* What this exercise asks
1. Answer these questions using the issue about installing pre-built releases:
(a) Which URL does the issue say builds should first be pulled from?
(b) What option is suggested so that install does not change the default version?
(c) Under the closing suggestion, which command would do a build?
2. In the issue about installing pre-built releases, shorten the paragraph that begins "My initial thinking is" into a brief list that keeps its main points.
3. Reproduce the issue about installing pre-built releases from "But if install" to "do binary releases.".

* Page excerpt
——

Support installing pre-built releases
tsloughter opened this issue · comments
We should start by pulling builds from https://github.com/wojtekmach/otp_releases/releases
The main question I have at this point is what command to use/create?
My initial thinking is we add a command erlup install <version>
. The user can then use that instead of erlup build <tag>
if they want to use a binary release. I sort of want install
to also set the new version as the default, simply because install
just sounds like it would do that -- of course with a --no-default
option to not change the default.
But if install
does update the default then there should also be a way to use it to build a tag and set it as default. I suppose it could be as simple as erlup install --tag <tag>
will do a build and erlup install <version>
will always do binary releases.

——

* Recorded data
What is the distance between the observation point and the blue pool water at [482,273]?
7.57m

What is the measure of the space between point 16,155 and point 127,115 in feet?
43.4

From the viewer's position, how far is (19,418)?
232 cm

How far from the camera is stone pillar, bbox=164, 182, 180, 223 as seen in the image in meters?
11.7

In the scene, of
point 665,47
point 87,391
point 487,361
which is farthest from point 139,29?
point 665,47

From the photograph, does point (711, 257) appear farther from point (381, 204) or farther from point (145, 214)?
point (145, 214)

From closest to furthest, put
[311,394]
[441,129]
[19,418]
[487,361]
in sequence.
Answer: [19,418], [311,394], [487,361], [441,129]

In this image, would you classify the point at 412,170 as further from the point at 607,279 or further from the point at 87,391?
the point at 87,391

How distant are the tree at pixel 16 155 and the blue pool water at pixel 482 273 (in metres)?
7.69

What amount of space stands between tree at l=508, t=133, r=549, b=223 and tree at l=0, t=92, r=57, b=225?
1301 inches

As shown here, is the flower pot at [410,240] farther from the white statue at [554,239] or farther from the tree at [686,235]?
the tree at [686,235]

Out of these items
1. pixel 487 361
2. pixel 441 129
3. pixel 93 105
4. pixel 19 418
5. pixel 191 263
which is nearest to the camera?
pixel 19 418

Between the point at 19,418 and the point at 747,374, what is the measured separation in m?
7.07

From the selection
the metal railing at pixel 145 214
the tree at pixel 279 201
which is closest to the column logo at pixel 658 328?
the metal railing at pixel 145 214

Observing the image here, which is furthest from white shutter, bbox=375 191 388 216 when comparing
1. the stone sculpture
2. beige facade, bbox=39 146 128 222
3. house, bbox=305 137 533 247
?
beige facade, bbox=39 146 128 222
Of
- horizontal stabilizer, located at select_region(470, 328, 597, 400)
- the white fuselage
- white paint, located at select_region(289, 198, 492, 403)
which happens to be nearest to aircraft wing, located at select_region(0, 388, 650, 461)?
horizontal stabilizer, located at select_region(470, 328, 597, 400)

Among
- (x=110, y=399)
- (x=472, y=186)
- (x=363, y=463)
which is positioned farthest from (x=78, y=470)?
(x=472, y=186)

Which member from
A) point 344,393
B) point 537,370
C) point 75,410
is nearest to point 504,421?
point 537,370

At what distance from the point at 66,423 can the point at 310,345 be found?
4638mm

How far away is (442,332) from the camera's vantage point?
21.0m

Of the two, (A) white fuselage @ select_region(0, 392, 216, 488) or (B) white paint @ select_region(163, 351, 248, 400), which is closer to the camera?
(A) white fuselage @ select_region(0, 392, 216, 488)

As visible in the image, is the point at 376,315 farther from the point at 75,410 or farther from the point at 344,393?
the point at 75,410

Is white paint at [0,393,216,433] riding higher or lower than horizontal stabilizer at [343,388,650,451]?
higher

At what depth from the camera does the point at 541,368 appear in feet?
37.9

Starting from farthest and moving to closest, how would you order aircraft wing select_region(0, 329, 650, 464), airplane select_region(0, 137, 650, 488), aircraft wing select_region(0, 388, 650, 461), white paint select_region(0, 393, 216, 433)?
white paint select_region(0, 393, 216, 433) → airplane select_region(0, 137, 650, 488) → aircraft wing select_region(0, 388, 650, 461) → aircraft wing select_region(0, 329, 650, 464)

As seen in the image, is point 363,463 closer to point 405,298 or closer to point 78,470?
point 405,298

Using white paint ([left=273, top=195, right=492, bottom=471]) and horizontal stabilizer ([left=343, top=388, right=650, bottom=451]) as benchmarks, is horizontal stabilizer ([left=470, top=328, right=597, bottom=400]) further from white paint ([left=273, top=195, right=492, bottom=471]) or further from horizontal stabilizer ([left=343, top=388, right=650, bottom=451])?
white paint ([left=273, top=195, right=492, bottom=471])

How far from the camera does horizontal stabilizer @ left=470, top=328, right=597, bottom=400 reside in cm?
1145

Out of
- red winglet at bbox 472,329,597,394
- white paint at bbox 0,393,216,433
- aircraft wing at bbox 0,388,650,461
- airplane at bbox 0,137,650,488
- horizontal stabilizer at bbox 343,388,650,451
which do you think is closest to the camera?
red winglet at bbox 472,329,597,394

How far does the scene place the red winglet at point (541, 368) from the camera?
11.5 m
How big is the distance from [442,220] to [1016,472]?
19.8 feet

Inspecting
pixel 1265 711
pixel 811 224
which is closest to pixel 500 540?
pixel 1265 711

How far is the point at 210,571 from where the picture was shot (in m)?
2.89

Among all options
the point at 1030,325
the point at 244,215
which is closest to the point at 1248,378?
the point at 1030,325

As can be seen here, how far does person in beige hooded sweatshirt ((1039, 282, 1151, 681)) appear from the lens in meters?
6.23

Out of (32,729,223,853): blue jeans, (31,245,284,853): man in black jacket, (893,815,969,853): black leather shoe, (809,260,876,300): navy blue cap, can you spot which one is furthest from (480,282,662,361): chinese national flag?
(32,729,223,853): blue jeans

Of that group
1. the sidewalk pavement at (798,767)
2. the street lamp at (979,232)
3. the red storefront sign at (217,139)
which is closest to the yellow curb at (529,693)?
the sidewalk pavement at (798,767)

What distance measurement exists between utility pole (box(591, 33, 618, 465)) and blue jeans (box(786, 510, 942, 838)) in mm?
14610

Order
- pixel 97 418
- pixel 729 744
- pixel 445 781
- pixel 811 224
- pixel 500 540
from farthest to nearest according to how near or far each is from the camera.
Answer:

——

* Solutions in order
1.
(a) https://github.com/wojtekmach/otp_releases/releases
(b) A --no-default option.
(c) erlup install --tag <tag>

2.
- Add a command, erlup install <version>.
- Users who want a binary release could use it instead of erlup build <tag>.
- install would also set the new version as the default, since the name suggests it would.
- A --no-default option would leave the default unchanged.

3.
But if install
does update the default then there should also be a way to use it to build a tag and set it as default. I suppose it could be as simple as erlup install --tag <tag>
will do a build and erlup install <version>
will always do binary releases.